The researchers discovered 5,128 viral cliques spanning 32 viral families highly similar to ICTV-defined species. Despite the human-centric nature of genomic monitoring, viral cliques involving just animals account for 62% of all cliques, demonstrating the wide range of animal viruses in the worldwide viral-sharing network.

The study showed that the minimal mutational distance for a putative host leap inside every viral clique was much higher than that of non-host jumps, showing that adaptation measurements were not biased.

The observed host range for each viral clique was favorably correlated with higher sequencing intensity, indicating a significant positive relationship between the inter-host diversity of viral organisms and surveillance efforts.

The intensity of adaptation signals differed by family, with structural proteins in coronaviruses showing the highest signals and auxiliary proteins in paramyxoviruses.

Conclusion

The study findings show that genomic data in the public domain helps understand viral host jumps, but there are gaps in understanding viral diversity. 81% of potential host jumps identified do not involve humans, highlighting the global viral-sharing network's scale.

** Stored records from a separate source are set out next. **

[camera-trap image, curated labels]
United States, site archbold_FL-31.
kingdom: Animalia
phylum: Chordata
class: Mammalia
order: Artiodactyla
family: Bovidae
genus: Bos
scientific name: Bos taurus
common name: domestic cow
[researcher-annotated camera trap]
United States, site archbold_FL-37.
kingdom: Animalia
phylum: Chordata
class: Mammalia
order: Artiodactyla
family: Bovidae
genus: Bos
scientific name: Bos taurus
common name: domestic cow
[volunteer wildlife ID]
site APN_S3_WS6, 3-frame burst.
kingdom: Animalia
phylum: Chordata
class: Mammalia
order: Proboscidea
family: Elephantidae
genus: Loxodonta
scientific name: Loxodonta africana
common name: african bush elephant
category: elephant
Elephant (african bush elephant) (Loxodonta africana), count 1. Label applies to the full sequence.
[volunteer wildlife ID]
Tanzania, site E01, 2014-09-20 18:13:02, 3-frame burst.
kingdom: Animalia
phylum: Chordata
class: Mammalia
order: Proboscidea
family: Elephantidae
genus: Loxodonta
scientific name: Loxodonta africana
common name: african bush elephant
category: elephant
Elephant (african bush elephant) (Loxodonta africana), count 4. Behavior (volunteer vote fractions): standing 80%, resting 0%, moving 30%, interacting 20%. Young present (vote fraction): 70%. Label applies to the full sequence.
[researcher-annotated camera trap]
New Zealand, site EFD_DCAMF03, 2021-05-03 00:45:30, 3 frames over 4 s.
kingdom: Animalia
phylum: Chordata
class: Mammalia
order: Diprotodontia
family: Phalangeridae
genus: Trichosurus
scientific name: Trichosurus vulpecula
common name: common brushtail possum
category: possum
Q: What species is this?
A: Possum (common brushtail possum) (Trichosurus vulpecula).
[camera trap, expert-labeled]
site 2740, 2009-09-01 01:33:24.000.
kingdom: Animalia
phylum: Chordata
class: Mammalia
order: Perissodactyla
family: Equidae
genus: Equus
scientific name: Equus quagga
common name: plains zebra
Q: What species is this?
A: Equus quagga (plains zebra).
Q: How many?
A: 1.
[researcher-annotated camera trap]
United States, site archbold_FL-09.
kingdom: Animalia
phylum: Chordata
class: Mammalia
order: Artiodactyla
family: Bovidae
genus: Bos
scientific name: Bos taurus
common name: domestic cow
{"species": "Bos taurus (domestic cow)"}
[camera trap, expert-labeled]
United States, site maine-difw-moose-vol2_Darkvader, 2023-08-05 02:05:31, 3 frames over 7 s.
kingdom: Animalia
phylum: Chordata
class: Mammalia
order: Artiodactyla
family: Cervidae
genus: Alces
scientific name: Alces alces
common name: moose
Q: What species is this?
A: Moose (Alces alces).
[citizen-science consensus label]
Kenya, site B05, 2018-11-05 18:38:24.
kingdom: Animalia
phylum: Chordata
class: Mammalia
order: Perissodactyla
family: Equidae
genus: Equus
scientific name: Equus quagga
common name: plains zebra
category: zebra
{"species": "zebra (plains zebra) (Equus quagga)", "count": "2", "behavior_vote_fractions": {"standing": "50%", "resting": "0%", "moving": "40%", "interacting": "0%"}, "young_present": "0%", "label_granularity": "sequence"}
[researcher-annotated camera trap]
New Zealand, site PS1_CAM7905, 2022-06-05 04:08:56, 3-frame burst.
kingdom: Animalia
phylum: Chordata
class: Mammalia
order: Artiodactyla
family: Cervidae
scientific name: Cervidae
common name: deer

Investigating the flow of viruses within this network could provide insights into managing infectious disease emergence at the human-animal interface. The study found that humans transmit more viral organisms to animals than humans, and multi-host virus-host jumps require fewer adaptations.

The taxonomy-agnostic approach identified cliques consistent with traditional viral species nomenclature but also highlighted inconsistencies. Monitoring human-to-animal transmission of viruses is crucial for managing infectious diseases.